While Australian Prime Minister Tony Abbott received harsh criticism for sitting out last week's Climate Summit held by the United Nations in New York City, and Foreign Affairs Minister Julie Bishop withstood a barrage of slandering comments over Australia's less than ambitious goals for climate change before 2020, new research released this Monday Sept. 29 reveals that the island nation's recent scorching summers are likely a direct outcome related to greenhouse gas emissions.

Publishing two dozen papers this past Monday in the journal Bulletin of the American Meteorological Society, five independent groups of researchers analyzed extreme weather phenomena seen across the world in 2013 and much of 2014. And low-and-behold all five research groups unanimously came to the conclusion that the heat waves seen in recent years could not have occurred without the long-term climatic warming caused by fossil fuel emissions.

"When we look at the heat across the whole of Australia and the whole 12 months of 2013, we can say that this was virtually impossible without climate change" co-author to the studies and leader of one of the research groups, David Karoly of the University of Melbourne says.
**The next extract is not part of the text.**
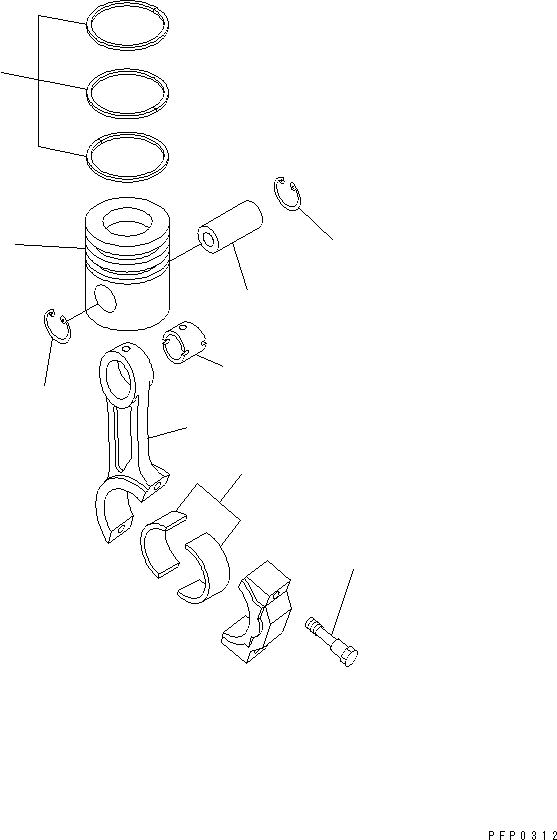 PFP0312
Though most Tennis enthusiasts would easily believe the researchers, after witnessing that the 2014 Australian Open tennis tournament was postponed late last January after temperatures soared upwards of 111 degrees Fahrenheit, the results were still quite staggering to the general public and the island nation's leaders as well.

Utilizing computer modeling to simulate climate changes that would occur in the absence of fossil fuel emissions, and comparing them to actual measurements taken in recent months, all five research teams from varying universities worldwide came to the same consensus after diligent analyses.
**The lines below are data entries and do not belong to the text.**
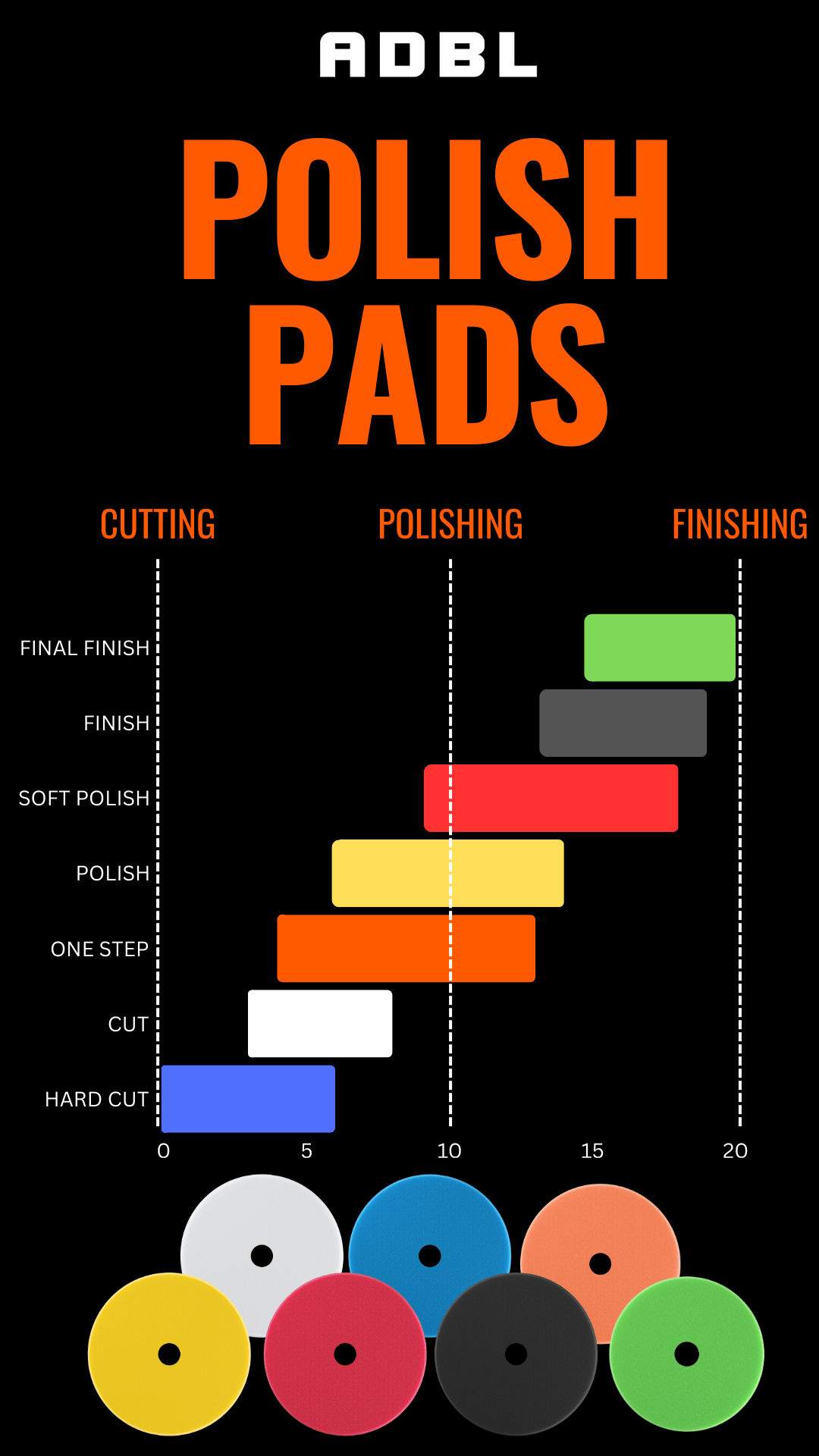 ADBL

POLISH PADS

CUTTING
POLISHING
FINISHING

FINAL FINISH
FINISH
SOFT POLISH
POLISH
ONE STEP
CUT
HARD CUT

0
5
10
15
20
While the news comes less than a week after the UN Summit, where Australia came under harsh fire for its current stance on issues regarding climate change, the research is likely to come under harsh debate amongst local researchers and politicians alike as they face even warmer summers to come. Though Bishop last week reconfirmed that Australia, who is only responsible for a total of 1.5 percent of the entire world's greenhouse gas emissions, would be aiming for a 5 percent overall reduction in emissions by 2020, we can likely expect to see larger action be taken in the weeks to come in light of this new research.
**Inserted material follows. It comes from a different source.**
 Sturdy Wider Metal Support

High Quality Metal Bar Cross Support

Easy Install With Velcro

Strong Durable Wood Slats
As Prime Minister Tony Abbott and the Australian government considers inaction versus change in the nation's emissions policy, it is hard to think that United Nation's newest Messenger of Peace, Leonardo DiCaprio's recent words could not be resonating in their ears.

"The Chief of the US Navy's Pacific Command, Admiral Samuel Locklear, recently said that climate change is our single greatest security threat" DiCaprio said. "You can either make history, or be vilified by it."